**PROBLEM STATEMENT:**
Reproduce exactly, with no other output, every line of the data below from the line containing "Is point (436, 403)" to the end, inclusive.

Excerpts of spatial question data:
⁂

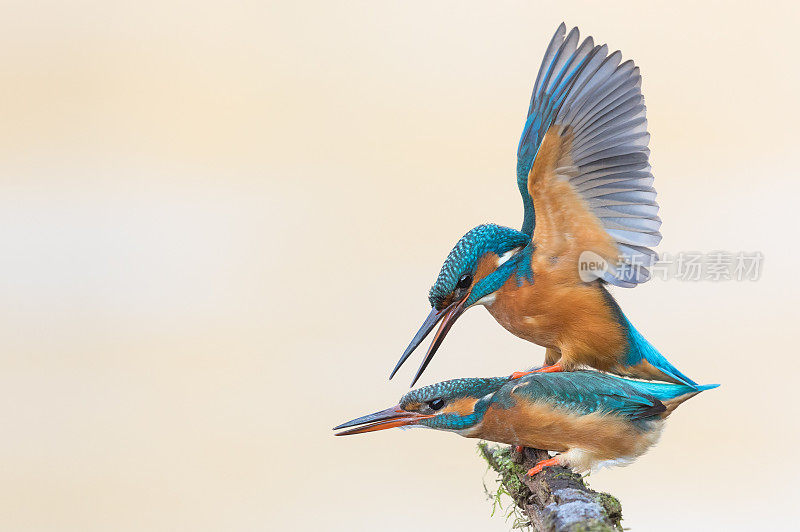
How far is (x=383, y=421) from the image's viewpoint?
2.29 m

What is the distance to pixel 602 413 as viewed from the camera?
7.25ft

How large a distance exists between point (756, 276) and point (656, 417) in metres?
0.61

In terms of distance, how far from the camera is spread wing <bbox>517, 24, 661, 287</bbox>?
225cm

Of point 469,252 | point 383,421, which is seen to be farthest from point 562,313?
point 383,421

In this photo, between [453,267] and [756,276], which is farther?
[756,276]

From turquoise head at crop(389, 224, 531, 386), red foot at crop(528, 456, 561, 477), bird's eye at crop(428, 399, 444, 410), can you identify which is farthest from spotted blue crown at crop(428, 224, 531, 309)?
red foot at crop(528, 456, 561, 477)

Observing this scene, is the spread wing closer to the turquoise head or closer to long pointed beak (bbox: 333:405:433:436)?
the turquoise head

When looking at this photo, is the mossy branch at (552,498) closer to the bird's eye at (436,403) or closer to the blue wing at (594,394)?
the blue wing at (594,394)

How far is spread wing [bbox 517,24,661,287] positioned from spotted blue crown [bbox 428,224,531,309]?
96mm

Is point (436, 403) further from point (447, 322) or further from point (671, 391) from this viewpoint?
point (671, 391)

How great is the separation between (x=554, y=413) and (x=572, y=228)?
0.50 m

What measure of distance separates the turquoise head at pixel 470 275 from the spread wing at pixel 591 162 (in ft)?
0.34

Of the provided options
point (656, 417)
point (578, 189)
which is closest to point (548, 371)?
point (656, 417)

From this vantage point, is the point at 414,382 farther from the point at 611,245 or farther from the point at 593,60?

⁂

**ANSWER TO THE EXERCISE:**
Is point (436, 403) further from point (447, 322) or further from point (671, 391) from this viewpoint?
point (671, 391)

How great is the separation between (x=554, y=413) and (x=572, y=228)?
0.50 m

What measure of distance separates the turquoise head at pixel 470 275 from the spread wing at pixel 591 162 (in ft)?
0.34

Of the provided options
point (656, 417)
point (578, 189)
which is closest to point (548, 371)?
point (656, 417)

From this vantage point, is the point at 414,382 farther from the point at 611,245 or farther from the point at 593,60?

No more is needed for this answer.